How does the best show on TV get better? By delving more deeply into subjectivity: the dreams, nightmares and even acid trips of its characters. Season Five of Mad Men gets more expressionist as it explores the anxieties of the men and women of American advertising in 1966. The more closely you’ve followed the series, the more each episode is like a psychic depth charge emitting time-released surges of pure pleasure as it lingers in the brain. One source of pleasure is the paradox of how the saddest show on TV can be so funny. It’s always reminded me of a New Yorker story that somehow got turned into a weekly series.

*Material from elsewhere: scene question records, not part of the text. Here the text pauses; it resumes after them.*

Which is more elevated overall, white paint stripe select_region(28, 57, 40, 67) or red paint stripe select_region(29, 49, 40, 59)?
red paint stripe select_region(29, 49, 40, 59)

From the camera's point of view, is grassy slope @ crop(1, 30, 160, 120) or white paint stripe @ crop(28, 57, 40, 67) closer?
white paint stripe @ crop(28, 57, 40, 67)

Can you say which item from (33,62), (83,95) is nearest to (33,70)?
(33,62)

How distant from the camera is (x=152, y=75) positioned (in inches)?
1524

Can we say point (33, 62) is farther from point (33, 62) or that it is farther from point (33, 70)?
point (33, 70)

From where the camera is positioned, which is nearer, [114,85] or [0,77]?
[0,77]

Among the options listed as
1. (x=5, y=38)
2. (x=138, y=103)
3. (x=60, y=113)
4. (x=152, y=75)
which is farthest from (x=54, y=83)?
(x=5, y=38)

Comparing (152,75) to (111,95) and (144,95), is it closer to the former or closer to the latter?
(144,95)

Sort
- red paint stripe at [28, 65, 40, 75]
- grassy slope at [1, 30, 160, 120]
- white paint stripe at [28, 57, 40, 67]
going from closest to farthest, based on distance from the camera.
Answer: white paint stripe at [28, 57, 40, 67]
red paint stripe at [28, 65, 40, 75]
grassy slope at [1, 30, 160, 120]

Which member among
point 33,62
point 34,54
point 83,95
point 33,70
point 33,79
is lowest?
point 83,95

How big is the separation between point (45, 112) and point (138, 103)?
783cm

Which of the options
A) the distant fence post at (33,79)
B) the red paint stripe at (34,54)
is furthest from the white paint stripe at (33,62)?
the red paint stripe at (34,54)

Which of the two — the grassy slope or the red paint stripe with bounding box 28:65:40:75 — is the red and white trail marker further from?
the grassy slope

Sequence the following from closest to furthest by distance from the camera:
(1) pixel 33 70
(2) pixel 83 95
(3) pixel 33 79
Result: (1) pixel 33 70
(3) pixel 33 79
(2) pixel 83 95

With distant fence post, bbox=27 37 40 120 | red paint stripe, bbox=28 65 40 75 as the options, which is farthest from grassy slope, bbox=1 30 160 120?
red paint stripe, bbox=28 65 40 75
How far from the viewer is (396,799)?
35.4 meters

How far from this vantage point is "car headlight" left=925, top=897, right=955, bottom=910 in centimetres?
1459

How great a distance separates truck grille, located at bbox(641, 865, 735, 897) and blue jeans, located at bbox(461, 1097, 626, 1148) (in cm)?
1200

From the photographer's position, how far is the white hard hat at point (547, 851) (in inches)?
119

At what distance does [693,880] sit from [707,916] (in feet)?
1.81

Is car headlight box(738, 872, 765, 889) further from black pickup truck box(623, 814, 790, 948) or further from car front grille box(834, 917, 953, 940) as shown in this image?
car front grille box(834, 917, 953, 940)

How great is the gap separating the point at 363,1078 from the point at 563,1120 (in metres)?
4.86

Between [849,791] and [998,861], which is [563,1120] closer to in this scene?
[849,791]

These beautifully crafted hours have always been superb at drawing thematic parallels between the various subjects of its narrative cross-cutting; for example, examine the episode that touches on the Richard Speck murders and how it reverberates through the consciousness of various female characters, ending on the wildly incorrect Crystals’ song “He Hit Me (It Felt Like a Kiss)”. That one’s called “Mystery Date” after the nostalgia-inducing commercial for that girl’s game. Then there’s the startling episode that untwines its three arcs to present them consecutively, a choice mixing clarity with disorientation in a manner that echoes one characters’ LSD experience.

The 13 episodes come with multiple audio commentaries by various combinations of actors, writers, directors and other creative contributors, and the addict will find them all convivial excuses to watch each show several times. Other bonuses look at cultural elements, like a piece on Truman Capote’s legendary Black and White Ball of November 1966; alas, that doesn’t play a part in any of the episodes.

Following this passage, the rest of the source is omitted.